To find the centroid of a triangle, first find the mid-points of two sides and then find the intersection of the medians. The centroid divides each median in a 2:1 ratio.

Answer 1

Step 1: {Find the mid-point of \( BC \)}
The coordinates of \( B \) are \( (1, 2, 1) \) and the coordinates of \( C \) are \( (-2, 2, -1) \). The mid-point of \( BC \) is: \[ \left( \frac{1 + (-2)}{2}, \frac{2 + 2}{2}, \frac{1 + (-1)}{2} \right) = \left( -\frac{1}{2}, 2, 0 \right). \] Step 2: {Find the equation of the median through \( A \)}
The equation of the median through \( A(1, 1, 0) \) is the line joining \( A \) to the mid-point of \( BC \left( -\frac{1}{2}, 2, 0 \right) \).
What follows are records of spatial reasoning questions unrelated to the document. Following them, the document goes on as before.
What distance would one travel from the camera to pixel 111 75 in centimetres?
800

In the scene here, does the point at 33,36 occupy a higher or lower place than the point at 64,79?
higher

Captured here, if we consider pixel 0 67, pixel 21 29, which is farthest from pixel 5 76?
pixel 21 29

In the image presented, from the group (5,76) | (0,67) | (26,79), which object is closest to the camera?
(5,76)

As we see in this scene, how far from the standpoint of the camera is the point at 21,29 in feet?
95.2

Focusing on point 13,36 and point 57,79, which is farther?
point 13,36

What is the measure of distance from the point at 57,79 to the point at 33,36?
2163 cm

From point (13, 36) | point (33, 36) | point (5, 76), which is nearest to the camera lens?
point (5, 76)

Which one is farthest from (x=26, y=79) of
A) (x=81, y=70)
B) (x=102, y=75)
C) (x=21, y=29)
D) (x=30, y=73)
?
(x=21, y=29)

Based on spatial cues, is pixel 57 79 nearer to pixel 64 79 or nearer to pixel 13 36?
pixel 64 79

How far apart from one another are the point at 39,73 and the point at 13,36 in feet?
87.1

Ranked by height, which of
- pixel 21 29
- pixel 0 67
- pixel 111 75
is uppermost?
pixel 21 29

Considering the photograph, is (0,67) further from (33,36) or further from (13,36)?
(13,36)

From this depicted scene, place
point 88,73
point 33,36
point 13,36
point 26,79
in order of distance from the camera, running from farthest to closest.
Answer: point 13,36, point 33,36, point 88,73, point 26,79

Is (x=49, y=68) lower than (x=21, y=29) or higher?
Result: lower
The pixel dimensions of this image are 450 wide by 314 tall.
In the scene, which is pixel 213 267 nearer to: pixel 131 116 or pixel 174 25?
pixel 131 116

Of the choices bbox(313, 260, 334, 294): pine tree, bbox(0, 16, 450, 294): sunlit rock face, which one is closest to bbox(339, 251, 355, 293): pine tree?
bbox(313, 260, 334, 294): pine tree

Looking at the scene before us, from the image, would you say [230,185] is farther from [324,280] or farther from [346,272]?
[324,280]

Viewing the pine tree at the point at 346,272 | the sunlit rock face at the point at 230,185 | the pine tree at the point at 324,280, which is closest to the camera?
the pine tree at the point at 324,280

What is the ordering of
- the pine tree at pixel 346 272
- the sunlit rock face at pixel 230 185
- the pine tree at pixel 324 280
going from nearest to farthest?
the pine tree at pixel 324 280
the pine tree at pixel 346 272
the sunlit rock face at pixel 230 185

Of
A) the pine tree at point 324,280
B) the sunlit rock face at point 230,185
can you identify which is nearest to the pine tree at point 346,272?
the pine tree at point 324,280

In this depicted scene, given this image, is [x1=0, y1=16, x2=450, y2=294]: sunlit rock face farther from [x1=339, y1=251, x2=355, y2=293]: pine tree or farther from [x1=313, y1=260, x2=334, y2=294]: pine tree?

Using the parametric form of the equation of a line: \[ x - 1 = \lambda \left( -\frac{1}{2} - 1 \right), \quad y - 1 = \lambda \left( 2 - 1 \right), \quad z - 0 = \lambda (0 - 0). \] Simplifying: \[ x - 1 = \lambda \left( -\frac{3}{2} \right), \quad y - 1 = \lambda, \quad z = 0. \] Thus, the equation of the median through \( A \) is: \[ x = 1 - \frac{3\lambda}{2}, \quad y = 1 + \lambda, \quad z = 0. \quad \cdots (1) \] Step 3: {Find the mid-point of \( AC \)}
The coordinates of \( A \) are \( (1, 1, 0) \) and the coordinates of \( C \) are \( (-2, 2, -1) \). The mid-point of \( AC \) is: \[ \left( \frac{1 + (-2)}{2}, \frac{1 + 2}{2}, \frac{0 + (-1)}{2} \right) = \left( -\frac{1}{2}, \frac{3}{2}, -\frac{1}{2} \right). \] Step 4: {Find the equation of the median through \( B \)}
The equation of the median through \( B(1, 2, 1) \) is the line joining \( B \) to the mid-point of \( AC \left( -\frac{1}{2}, \frac{3}{2}, -\frac{1}{2} \right) \). Using the parametric form of the equation of a line: \[ x - 1 = \mu \left( -\frac{1}{2} - 1 \right), \quad y - 2 = \mu \left( \frac{3}{2} - 2 \right), \quad z - 1 = \mu \left( -\frac{1}{2} - 1 \right). \] Simplifying: \[ x - 1 = \mu \left( -\frac{3}{2} \right), \quad y - 2 = \mu \left( -\frac{1}{2} \right), \quad z - 1 = \mu \left( -\frac{3}{2} \right). \] Thus, the equation of the median through \( B \) is: \[ x = 1 - \frac{3\mu}{2}, \quad y = 2 - \frac{\mu}{2}, \quad z = 1 - \frac{3\mu}{2}. \quad \cdots (2) \] Step 5: {Find the point of intersection of the two lines (the centroid)}
Any point on the line (1) is \( (-3\lambda + 1, \lambda + 1, 0) \).
Any point on the line (2) is \( (-3\mu + 1, -\mu + 2, -3\mu + 1) \).
For the point of intersection: \[ -3\lambda + 1 = -3\mu + 1, \quad \lambda + 1 = -\mu + 2, \quad 0 = -3\mu + 1. \] From the third equation, \( 3\mu = 1 \), so \( \mu = \frac{1}{3} \). Substitute \( \mu = \frac{1}{3} \) into the second equation: \[ \lambda + 1 = -\frac{1}{3} + 2 = \frac{5}{3} \quad \Rightarrow \quad \lambda = \frac{5}{3} - 1 = \frac{2}{3}. \] Step 6: {Find the coordinates of the centroid}
The coordinates of the centroid are: \[ x = -3\left( \frac{2}{3} \right) + 1 = 0, \quad y = \frac{5}{3} + 1 = \frac{5}{3}, \quad z = 0. \] Conclusion: The coordinates of the centroid are \( (0, \frac{5}{3}, 0) \).